For us, the centrality of meaningful participation in all of the various, complex debates and issues that impact upon our lives is quite simply non-negotiable.

So, what does it not mean? Meaningful participation of the drug using community is not asking us to ‘endorse’ a document that we have never previously seen, had no role in developing, and not been consulted on. It is not a tick box exercise, a strapline, or an indicator, it is rather a fundamental principle and a value that should lie at the heart of all of your work whether you work in a multilateral agency, in service delivery or in advocacy around drug law reform, harm reduction or human rights.

No process, document or service can be considered to embody this essential principle, a principle that I have no doubt you would all say that you subscribe to, unless our community’s ability to meaningfully input, influence, and shape whatever you are involved in has been built in from the start, and followed through in development, implementation and monitoring.

Often we will have things to say and contribute that you will not like, that you may not agree with, and that you may object to. However, we do not say these things for the sake of being obstreperous or difficult but because the lives, well-being, dignity, and human rights of our community are ultimately what is at stake in everything that you do. Remember that for you this is a job, for us it is quite literally our lives.

Sometimes we are invited to participate in processes and made to feel grateful for the fact that we have been given a place at the table, and made to feel that unless we are ‘on board’ and not ‘difficult’ we will not be invited back. This is exemplary tokenism as the messages that we have to convey are hard, difficult and sometimes unpalatable. I, and some others in this room have been invited to meetings where we have been told that we are ‘trouble makers’, simply on the basis that we have asked difficult questions and stood up for the principles that guide us.

This brings me to some of the limitations of identity politics, we are not just here because we happen to use particular drugs in a particular way, but because we have a core politics and set of principles to which we adhere and that are non-negotiable. As such, the involvement of one acceptable token drug user in a process is not meaningful participation; we have to be given the time and resources to consult our community, reflect its diversity, refine our messages, and decide for ourselves who is appropriate to represent us. We are more than aware of the fact that our community is diverse and we need to be able to bring that diversity to the table, albeit a diversity that is rooted in a common ground. The ground from which we are coming is that of being a structurally marginalised, often despised community whose members are subject to systemic violence and human rights abuses on a simply staggering scale as will be more than attested to by speakers from the region in which we now stand.

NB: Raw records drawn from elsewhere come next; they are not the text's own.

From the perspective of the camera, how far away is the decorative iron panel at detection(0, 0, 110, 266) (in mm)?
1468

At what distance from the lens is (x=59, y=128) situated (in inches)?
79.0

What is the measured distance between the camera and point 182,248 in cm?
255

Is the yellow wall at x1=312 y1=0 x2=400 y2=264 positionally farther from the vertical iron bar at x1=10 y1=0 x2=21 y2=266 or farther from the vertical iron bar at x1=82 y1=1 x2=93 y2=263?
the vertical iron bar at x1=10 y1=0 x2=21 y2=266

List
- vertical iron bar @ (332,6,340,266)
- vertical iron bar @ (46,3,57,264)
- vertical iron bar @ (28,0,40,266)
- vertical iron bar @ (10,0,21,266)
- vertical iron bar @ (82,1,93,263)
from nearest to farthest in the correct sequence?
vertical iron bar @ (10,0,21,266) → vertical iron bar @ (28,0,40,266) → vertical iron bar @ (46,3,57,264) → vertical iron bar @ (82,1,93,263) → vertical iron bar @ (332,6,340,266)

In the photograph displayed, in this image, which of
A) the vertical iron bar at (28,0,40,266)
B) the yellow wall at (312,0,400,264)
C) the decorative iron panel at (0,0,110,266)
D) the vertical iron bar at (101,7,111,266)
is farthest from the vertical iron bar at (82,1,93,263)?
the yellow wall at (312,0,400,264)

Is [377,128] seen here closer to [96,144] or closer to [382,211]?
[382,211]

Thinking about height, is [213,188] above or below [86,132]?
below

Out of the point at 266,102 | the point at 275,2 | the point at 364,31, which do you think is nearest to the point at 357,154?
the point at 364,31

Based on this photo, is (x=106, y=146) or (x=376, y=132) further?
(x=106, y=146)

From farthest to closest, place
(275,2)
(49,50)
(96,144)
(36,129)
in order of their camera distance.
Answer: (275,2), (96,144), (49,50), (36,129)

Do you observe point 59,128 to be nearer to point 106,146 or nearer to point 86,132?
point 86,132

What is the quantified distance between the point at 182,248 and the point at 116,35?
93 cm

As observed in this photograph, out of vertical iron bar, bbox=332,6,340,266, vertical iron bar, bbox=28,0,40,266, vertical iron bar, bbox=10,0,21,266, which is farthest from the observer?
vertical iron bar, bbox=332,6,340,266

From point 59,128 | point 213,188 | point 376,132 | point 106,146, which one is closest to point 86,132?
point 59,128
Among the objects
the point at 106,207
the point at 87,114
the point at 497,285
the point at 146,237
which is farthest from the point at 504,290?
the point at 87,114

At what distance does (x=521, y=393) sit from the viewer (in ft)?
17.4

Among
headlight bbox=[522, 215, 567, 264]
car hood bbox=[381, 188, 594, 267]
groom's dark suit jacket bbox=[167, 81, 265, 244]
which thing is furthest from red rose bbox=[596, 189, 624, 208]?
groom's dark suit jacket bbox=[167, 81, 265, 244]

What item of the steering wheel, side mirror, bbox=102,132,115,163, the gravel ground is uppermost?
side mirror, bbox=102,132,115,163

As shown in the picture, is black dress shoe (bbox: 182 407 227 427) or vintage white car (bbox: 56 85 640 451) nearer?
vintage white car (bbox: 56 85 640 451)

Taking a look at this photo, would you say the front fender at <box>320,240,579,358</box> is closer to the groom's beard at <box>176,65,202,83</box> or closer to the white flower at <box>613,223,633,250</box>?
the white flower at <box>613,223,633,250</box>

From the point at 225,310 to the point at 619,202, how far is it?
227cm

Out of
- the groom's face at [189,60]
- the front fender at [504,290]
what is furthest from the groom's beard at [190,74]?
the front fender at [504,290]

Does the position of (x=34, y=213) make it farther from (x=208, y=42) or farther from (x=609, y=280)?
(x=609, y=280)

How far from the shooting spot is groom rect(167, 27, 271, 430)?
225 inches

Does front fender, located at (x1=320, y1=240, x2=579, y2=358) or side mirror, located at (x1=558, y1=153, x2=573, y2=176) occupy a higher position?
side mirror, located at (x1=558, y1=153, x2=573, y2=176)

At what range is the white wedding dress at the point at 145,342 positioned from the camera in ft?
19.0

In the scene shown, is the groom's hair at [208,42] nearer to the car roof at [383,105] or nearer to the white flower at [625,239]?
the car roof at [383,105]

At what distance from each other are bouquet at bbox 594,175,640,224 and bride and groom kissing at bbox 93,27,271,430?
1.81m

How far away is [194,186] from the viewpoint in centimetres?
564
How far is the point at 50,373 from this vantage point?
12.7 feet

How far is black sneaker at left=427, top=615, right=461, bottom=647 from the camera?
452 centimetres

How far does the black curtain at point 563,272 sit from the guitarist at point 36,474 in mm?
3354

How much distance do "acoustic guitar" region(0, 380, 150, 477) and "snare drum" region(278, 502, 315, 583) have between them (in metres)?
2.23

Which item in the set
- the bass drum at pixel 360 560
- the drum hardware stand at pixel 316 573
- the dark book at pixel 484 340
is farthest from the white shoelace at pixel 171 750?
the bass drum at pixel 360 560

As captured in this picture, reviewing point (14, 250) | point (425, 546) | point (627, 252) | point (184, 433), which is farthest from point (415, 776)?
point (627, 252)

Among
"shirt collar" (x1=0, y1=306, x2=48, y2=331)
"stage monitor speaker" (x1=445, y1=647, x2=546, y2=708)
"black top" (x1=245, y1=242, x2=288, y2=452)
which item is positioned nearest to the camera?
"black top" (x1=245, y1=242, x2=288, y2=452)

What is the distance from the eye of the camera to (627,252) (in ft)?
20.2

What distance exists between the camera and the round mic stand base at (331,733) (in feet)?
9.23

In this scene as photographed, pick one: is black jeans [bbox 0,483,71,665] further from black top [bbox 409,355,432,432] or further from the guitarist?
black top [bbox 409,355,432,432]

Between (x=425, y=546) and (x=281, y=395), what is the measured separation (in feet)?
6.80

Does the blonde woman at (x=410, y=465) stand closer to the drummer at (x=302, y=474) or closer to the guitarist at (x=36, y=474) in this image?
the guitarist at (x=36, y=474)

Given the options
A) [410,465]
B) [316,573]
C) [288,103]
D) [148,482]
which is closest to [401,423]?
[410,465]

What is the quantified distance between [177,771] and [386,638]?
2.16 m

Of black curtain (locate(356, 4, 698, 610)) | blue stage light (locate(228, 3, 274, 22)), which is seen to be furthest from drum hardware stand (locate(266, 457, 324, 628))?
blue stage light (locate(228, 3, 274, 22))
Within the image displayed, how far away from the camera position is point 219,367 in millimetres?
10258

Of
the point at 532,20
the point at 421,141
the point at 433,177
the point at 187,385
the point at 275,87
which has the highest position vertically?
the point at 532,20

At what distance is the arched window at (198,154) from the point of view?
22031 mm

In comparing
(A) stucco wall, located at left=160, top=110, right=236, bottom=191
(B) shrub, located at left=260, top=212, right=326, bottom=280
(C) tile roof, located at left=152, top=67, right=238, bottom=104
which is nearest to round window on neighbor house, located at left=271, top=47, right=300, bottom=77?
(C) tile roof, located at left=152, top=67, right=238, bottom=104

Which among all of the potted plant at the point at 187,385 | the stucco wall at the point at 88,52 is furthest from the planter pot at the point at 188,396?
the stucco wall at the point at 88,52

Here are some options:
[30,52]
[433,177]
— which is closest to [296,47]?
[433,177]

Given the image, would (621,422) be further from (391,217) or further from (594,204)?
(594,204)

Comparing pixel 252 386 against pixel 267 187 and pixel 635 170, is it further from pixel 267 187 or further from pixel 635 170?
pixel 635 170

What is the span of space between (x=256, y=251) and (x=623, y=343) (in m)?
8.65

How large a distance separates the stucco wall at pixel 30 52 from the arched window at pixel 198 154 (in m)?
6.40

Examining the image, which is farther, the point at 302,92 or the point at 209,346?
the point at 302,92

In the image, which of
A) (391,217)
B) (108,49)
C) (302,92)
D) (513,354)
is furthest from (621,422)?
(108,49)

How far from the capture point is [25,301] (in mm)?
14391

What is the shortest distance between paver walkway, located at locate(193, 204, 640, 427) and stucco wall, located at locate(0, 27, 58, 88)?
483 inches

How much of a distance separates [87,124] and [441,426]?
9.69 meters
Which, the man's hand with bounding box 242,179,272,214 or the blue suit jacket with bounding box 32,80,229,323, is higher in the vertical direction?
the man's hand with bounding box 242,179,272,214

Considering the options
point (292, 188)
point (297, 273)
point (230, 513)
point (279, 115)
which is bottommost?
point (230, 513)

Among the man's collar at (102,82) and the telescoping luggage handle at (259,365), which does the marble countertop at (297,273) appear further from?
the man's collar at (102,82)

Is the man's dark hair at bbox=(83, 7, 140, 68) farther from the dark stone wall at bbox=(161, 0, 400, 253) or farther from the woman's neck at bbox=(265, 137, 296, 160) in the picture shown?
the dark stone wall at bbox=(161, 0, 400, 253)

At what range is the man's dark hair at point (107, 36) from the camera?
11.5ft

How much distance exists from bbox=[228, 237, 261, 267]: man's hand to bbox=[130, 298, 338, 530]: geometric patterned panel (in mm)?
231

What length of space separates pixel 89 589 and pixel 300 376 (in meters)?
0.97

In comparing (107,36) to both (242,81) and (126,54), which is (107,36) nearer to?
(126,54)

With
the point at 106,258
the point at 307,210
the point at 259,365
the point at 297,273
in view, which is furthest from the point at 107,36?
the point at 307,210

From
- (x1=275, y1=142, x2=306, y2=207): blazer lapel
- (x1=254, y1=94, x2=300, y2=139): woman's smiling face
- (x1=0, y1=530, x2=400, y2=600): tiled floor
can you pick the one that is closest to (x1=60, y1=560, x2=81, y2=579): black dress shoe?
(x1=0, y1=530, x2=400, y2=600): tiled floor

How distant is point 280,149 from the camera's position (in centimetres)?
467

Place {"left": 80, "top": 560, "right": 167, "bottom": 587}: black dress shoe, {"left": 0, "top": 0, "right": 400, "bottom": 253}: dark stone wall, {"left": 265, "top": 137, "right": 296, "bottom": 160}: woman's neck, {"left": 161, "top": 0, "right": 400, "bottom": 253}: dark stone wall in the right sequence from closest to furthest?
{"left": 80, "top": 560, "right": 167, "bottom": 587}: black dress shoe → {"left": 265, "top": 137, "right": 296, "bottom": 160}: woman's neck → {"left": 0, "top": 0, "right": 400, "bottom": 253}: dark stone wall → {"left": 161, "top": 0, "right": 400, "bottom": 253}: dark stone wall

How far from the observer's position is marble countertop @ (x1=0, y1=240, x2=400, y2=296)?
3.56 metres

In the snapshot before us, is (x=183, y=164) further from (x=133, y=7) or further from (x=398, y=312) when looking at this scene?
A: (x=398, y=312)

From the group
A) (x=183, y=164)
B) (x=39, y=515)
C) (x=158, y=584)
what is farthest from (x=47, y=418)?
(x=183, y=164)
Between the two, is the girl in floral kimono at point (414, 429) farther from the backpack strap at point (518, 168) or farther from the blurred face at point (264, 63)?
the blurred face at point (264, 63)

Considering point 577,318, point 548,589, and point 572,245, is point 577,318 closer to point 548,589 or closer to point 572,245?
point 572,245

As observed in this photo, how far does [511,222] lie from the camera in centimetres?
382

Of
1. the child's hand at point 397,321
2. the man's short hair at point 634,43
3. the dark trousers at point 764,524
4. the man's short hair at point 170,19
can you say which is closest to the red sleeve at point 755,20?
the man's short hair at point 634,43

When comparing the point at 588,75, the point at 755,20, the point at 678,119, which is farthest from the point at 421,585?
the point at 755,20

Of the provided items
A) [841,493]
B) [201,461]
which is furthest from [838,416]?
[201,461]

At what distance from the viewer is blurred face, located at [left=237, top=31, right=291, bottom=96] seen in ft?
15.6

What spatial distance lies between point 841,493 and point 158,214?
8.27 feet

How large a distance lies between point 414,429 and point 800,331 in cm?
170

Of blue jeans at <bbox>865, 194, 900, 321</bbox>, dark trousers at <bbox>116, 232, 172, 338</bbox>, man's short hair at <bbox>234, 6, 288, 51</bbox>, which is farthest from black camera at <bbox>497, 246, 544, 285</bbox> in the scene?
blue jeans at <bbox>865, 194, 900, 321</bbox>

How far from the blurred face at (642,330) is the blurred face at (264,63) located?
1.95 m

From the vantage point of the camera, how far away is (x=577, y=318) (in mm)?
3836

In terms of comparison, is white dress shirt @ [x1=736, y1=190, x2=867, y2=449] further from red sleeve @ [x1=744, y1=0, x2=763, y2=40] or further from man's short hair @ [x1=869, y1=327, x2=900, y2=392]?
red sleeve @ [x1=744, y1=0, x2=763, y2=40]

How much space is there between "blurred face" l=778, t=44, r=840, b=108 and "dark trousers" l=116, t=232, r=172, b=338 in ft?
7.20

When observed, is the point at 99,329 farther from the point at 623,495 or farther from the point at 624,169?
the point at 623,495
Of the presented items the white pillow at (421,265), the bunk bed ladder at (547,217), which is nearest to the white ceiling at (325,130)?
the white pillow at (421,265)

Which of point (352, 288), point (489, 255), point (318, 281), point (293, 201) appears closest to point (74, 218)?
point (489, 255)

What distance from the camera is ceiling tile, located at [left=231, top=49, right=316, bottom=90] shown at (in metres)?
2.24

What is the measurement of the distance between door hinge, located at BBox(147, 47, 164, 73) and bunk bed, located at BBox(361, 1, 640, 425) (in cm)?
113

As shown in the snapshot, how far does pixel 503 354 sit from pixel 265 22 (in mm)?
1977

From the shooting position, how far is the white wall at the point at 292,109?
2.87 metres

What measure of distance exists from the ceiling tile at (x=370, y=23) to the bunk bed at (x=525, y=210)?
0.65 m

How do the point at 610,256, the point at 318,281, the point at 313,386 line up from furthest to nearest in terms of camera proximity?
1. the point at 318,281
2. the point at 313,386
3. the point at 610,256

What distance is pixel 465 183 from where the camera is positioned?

To conclude, if you are committed to meaningful participation you will find us to be a willing partner. We are here to be part of the solution and not perceived as being the problem. To work with us in a meaningful way will perhaps be difficult, and sometimes uncomfortable or even frustrating, but if you are committed to delivering good services, to producing credible policy statements and research and improving the health and human rights of the most stigmatised, and marginalised members of our community then you have no option but to take the hand that we are offering you in a bid to find peace in the war to which our community is subject.